Texto analizado
──────────────────────────────

Charrosfera organiza una charla introductoria al mundo del hardware libre y la robótica

"¿Quieres ser como MacGyver? Conoce Arduino" se desarrollará en el Centro Julián Sánchez El Charro el sábado, 22 de marzo, a las 11 horas.

JPA/DICYT En una época de creciente sofisticación tecnológica como la actual puede sorprender que una persona sin grandes conocimientos técnicos pueda dedicarse a programar sus propios robots, que le permitan tener una alarma casera o manejar electrodomésticos desde el móvil. Eso es lo que consigue Arduino, un pequeño cerebro de robot que puede tener todas las aplicaciones que sea capaz de desarrollar la imaginación de sus usuarios. La asociación de nuevas tecnologías Charrosfera ofrece este sábado, 22 de marzo, una charla introductoria para todo tipo de público.

 

“Arduino es una placa, es decir, el cerebro de un robot, la parte esencial que te permite hacer algo de robótica a partir de sensores”, explica a DiCYT Carlos Álvarez Novoa, presidente de Charrosfera y encargado de impartir la conferencia. Básicamente, Arduino controla la entrada y la salida de datos, de manera que recoge la reacción de un sensor y programa una respuesta.

 

El concepto de hardware libre en el que se basa Arduino es similar al de software libre, un término más extendido. En este caso, los planos están disponibles y los componentes, libres de patente. “Aunque Arduino viene ya montado, también te puedes comprar los componentes por separado”, indica Carlos Álvarez. Cada uno de los usuarios puede aportar mejoras de la misma forma que en software libre puede mejorar el código de programación.

──────────────────────────────

Tareas propuestas
- a) Reproduce el fragmento del texto sobre la charla de Arduino que comienza con "Charrosfera organiza una" y sigue hasta "tipo de público.".
- b) Según el texto sobre la charla de Arduino, ¿quién se encarga de impartir la conferencia?

──────────────────────────────

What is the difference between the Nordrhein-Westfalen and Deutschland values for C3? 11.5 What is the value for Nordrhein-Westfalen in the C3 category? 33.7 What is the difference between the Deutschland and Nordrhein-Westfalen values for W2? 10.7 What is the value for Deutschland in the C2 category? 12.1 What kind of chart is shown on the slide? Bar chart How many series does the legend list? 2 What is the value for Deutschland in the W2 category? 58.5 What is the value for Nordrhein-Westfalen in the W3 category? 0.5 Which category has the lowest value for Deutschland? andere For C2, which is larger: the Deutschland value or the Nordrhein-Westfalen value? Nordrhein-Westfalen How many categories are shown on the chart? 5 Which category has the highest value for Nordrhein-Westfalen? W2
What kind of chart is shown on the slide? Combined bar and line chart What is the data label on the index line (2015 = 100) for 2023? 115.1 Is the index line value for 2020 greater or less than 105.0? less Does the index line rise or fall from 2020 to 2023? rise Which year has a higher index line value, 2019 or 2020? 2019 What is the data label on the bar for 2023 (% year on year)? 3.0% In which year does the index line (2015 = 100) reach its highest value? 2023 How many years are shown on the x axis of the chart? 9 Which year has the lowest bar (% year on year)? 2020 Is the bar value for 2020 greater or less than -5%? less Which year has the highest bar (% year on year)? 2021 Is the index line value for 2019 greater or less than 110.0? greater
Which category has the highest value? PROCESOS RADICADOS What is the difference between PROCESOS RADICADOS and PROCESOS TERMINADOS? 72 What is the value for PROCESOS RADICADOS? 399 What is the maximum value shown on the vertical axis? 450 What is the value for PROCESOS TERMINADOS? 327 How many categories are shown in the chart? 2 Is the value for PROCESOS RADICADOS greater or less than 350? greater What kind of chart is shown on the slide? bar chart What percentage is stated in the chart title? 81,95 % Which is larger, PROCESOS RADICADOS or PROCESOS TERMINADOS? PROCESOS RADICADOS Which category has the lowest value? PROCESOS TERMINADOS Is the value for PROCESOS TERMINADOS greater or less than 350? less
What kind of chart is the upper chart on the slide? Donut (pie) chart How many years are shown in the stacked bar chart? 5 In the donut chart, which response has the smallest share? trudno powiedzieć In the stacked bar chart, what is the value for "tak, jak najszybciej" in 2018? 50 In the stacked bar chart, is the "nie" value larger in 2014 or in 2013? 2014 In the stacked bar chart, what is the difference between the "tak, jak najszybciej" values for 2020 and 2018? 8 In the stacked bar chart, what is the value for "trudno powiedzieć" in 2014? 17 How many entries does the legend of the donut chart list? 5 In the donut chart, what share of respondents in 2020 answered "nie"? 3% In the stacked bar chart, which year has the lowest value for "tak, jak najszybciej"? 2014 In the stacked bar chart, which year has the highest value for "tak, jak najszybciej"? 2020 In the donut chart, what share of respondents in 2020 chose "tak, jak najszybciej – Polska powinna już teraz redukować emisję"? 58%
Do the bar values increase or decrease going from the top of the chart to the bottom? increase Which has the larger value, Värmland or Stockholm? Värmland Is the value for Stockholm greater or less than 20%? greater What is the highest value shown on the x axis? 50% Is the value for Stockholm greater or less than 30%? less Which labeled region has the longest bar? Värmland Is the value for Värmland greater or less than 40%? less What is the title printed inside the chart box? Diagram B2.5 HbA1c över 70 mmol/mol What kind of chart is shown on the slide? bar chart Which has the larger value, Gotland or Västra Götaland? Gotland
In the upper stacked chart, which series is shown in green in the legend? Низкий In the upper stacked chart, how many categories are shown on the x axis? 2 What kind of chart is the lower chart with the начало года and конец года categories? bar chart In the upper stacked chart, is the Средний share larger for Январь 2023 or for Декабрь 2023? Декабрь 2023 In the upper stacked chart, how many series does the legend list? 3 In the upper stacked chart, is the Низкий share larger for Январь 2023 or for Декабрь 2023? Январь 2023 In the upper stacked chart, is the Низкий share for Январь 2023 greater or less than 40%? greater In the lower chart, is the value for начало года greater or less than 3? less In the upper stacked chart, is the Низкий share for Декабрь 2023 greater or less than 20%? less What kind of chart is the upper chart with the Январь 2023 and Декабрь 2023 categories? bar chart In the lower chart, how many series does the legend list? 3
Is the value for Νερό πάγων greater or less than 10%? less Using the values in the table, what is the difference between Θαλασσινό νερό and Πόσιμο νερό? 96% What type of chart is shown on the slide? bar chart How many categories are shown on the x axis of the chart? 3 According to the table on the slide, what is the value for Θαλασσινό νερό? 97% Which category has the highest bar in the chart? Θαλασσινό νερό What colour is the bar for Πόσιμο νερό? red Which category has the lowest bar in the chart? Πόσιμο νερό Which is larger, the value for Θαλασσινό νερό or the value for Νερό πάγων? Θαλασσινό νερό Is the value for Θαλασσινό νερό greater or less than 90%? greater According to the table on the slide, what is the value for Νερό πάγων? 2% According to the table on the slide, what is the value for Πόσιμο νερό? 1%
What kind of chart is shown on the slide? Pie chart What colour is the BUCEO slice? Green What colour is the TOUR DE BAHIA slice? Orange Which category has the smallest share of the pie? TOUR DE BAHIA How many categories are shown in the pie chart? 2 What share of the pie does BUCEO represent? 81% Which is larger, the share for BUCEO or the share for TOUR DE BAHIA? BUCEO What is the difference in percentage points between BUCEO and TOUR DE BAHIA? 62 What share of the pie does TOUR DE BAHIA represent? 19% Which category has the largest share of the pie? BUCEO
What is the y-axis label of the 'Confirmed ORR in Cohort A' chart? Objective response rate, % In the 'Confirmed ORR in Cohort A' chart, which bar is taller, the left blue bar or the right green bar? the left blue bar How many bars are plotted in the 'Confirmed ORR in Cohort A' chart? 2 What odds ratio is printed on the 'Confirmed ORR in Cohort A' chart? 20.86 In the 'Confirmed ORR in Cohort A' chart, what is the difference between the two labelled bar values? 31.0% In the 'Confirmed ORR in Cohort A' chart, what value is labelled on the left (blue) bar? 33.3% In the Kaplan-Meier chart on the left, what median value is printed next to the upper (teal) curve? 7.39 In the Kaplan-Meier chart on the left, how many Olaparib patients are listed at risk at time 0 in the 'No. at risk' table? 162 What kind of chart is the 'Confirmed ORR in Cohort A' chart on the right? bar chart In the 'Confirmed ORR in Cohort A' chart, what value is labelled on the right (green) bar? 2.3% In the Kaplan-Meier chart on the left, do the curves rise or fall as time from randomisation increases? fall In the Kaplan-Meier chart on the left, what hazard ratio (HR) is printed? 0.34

──────────────────────────────

Soluciones
- a)
Charrosfera organiza una charla introductoria al mundo del hardware libre y la robótica

"¿Quieres ser como MacGyver? Conoce Arduino" se desarrollará en el Centro Julián Sánchez El Charro el sábado, 22 de marzo, a las 11 horas.

JPA/DICYT En una época de creciente sofisticación tecnológica como la actual puede sorprender que una persona sin grandes conocimientos técnicos pueda dedicarse a programar sus propios robots, que le permitan tener una alarma casera o manejar electrodomésticos desde el móvil. Eso es lo que consigue Arduino, un pequeño cerebro de robot que puede tener todas las aplicaciones que sea capaz de desarrollar la imaginación de sus usuarios. La asociación de nuevas tecnologías Charrosfera ofrece este sábado, 22 de marzo, una charla introductoria para todo tipo de público.

- b) Carlos Álvarez Novoa, presidente de Charrosfera.